● Working data:
* * * * *
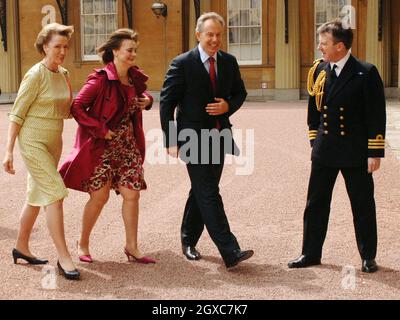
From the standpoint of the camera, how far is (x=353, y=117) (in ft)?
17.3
* * * * *
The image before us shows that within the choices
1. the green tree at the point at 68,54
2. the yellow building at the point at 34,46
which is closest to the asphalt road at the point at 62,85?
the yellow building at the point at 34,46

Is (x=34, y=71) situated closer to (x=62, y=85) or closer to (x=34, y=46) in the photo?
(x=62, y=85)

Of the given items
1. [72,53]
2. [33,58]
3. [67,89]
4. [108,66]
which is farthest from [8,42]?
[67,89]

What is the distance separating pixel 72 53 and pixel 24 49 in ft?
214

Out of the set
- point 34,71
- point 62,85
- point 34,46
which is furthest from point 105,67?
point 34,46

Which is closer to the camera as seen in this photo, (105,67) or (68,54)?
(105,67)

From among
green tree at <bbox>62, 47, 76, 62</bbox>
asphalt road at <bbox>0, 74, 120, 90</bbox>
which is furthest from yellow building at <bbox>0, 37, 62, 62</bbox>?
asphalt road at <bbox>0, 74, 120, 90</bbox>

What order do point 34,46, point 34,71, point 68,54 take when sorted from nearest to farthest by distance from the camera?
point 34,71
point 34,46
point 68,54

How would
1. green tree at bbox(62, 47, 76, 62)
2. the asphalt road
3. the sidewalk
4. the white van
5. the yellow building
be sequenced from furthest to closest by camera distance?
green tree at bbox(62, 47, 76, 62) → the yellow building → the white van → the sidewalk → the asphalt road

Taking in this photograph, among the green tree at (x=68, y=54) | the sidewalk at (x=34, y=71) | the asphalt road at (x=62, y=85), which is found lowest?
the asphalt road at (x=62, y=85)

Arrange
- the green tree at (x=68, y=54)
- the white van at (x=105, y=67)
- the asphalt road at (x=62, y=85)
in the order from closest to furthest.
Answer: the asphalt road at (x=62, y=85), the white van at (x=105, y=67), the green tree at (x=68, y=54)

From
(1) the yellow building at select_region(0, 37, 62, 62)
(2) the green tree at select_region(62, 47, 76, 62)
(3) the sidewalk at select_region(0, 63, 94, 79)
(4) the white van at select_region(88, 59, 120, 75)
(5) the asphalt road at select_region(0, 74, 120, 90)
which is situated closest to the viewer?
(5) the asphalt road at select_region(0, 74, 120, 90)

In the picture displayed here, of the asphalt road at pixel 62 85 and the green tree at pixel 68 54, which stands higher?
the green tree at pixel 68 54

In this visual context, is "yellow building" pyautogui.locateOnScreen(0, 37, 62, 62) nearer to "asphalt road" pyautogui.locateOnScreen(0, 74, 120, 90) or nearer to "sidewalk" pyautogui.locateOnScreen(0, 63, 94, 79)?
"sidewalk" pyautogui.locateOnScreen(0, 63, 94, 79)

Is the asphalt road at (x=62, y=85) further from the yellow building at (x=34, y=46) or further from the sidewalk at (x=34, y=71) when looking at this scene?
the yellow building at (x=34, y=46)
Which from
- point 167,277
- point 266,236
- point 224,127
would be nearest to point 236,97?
* * * * *
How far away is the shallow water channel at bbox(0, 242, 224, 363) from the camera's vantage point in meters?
* * * * *
● Written request: Format the lines from the one containing "What is the" through the one containing "green tree at bbox(62, 47, 76, 62) →", inclusive, as a Markdown table with the columns No. and Line, numbering each line in order and skipping blank lines.

● Expected answer:
| No. | Line |
|---|---|
| 1 | What is the distance separating pixel 72 53 and pixel 24 49 in ft? |
| 2 | 214 |
| 3 | Out of the set |
| 4 | - point 34,71 |
| 5 | - point 62,85 |
| 6 | - point 34,46 |
| 7 | which is furthest from point 105,67? |
| 8 | point 34,46 |
| 9 | Which is closer to the camera as seen in this photo, (105,67) or (68,54)? |
| 10 | (105,67) |
| 11 | From among |
| 12 | green tree at <bbox>62, 47, 76, 62</bbox> |
| 13 | asphalt road at <bbox>0, 74, 120, 90</bbox> |
| 14 | which is furthest from yellow building at <bbox>0, 37, 62, 62</bbox>? |
| 15 | asphalt road at <bbox>0, 74, 120, 90</bbox> |
| 16 | What order do point 34,46, point 34,71, point 68,54 take when sorted from nearest to farthest by distance from the camera? |
| 17 | point 34,71 |
| 18 | point 34,46 |
| 19 | point 68,54 |
| 20 | How would |
| 21 | 1. green tree at bbox(62, 47, 76, 62) |
| 22 | 2. the asphalt road |
| 23 | 3. the sidewalk |
| 24 | 4. the white van |
| 25 | 5. the yellow building |
| 26 | be sequenced from furthest to closest by camera distance? |
| 27 | green tree at bbox(62, 47, 76, 62) → the yellow building → the white van → the sidewalk → the asphalt road |